Working with wrought iron, which has a distinct 'grain', meant that the blacksmith needed to know what he was doing if the part he made was to withstand the working stress for which it was designed (for example when making rings to be added to the end of tie-rods). To attach the ring to the end of the rod both are heated to bright red heat, brought together and given a gentle thump to weld the joint. For more on welding see also Lineside Industries - Industrial and agricultural vehicles and equipment.

Given steam power it is possible to heat metal until it is plastic (that is it will flow under pressure) and punch it into a mould, this is known as die forging. Goods produced in this way are likely to be more accurate than those beaten to shape by the blacksmith, although the cost of the plant meant it was only used in large factories. There are two additonal advantages to this method, firstly the raw material needs little or no preparation, a lump or rod can be used as it flows into the mould, and secondly whereas the blacksmith is a skilled man the drop-forge operator can be pretty much unskilled, with a single skilled foreman watching over several operations at once.

To manufacture very long items such as railway lines forging is generally impractical and a system of rollers is used - See also Lineside Industries - Rolling Mills, Wire Drawing and Pipe Works for details on rolling strips and bars of wrought iron and steel.

In 1861 the British developed the hydraulic press which was strong enough to force iron sheets to shape, allowing the development of a range of new products. By the 1870's iron production had peaked and the wrought iron industry went into decline as steel began to become the more significant material. Pressed steel was used in limited applications until the 1930s, thereafter it became much more widely employed (during the Second World War quite a few weapons, notably machine pistols, were made primarily from simple steel pressings for both economy and speed of production).
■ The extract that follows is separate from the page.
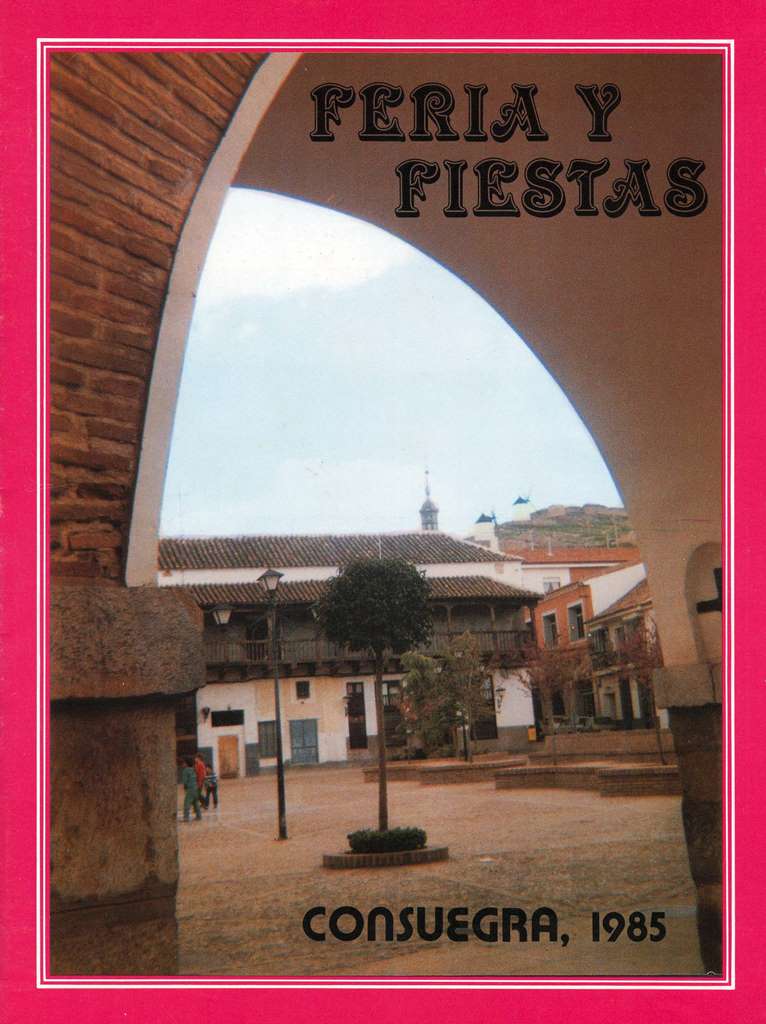 Fiestas patronales en honor al Santísimo Cristo de la Veracruz 1985 Consuegra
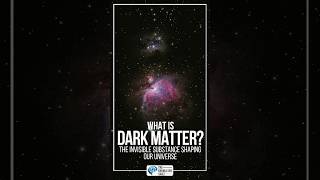 What Is Dark Matter? The Invisible Substance Shaping Our Universe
The 'rolled steel drum' was in use in the 1920s. this is made from a strip of steel into which ribs are pressed, lengths are then cut off and formed into a tube and ends added. Probably the most important industrial application of this technology has been the production of car body parts. The two largest body panel firms were Pressed Steel Ltd of Oxford (close by the Morris factory at Cowley) and Fisher & Ludlow of Birmingham and Tile Hill (close by the Standard Motor Co works at Canley) but other, smaller, firms existed, notably Mullins of Birmingham (absorbed by Standard Motor Co in the 1950's) and Briggs Motor Bodies. By the later 1920's the body makers had mostly been bought by the motor car firms but they retained their original factories, necessitating the transport of bodies to the car factories.